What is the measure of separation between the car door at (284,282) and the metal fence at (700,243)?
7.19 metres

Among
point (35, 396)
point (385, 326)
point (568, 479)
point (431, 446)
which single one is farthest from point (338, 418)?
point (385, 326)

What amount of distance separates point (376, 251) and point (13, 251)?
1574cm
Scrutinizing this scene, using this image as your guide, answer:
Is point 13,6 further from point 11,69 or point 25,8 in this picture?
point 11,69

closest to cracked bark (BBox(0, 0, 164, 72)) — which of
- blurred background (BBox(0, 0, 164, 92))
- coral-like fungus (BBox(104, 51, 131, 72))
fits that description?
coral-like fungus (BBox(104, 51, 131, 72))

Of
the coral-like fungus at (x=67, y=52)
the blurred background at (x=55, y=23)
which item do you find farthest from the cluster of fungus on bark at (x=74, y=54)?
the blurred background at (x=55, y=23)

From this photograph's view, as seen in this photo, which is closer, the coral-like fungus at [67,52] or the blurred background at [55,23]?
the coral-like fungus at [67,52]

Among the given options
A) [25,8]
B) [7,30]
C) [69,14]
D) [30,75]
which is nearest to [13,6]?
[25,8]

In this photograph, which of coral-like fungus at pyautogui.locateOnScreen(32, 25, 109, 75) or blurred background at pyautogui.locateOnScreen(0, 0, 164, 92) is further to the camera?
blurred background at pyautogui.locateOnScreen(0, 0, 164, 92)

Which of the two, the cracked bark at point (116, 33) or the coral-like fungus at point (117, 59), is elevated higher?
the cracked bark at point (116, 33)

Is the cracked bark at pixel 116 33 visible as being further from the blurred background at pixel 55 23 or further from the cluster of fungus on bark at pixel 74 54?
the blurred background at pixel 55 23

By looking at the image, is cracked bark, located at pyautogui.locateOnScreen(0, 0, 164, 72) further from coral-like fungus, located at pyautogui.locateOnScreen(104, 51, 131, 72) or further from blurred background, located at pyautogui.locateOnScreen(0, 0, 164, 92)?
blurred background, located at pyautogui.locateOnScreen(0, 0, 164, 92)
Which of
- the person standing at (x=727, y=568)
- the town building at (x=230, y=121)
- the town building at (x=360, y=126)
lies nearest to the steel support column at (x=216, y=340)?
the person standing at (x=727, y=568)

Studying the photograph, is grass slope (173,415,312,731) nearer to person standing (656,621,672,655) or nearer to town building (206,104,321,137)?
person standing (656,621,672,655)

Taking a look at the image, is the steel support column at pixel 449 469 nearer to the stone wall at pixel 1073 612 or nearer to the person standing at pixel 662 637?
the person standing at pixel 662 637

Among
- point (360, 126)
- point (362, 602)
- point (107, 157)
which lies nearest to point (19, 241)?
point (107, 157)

---------------

**What is expected**
The line containing "Studying the photograph, is" and every line after it, through the end of the records, should be repeated exactly and alone.

**Reply to the exercise**
Studying the photograph, is grass slope (173,415,312,731) nearer to person standing (656,621,672,655) or nearer to town building (206,104,321,137)?
person standing (656,621,672,655)

Taking a look at the image, is the steel support column at pixel 449 469 nearer to the stone wall at pixel 1073 612 or nearer to the person standing at pixel 662 637?
the person standing at pixel 662 637

Among
- point (360, 126)
- point (362, 602)
- point (107, 157)
which lies nearest to point (19, 241)?
point (107, 157)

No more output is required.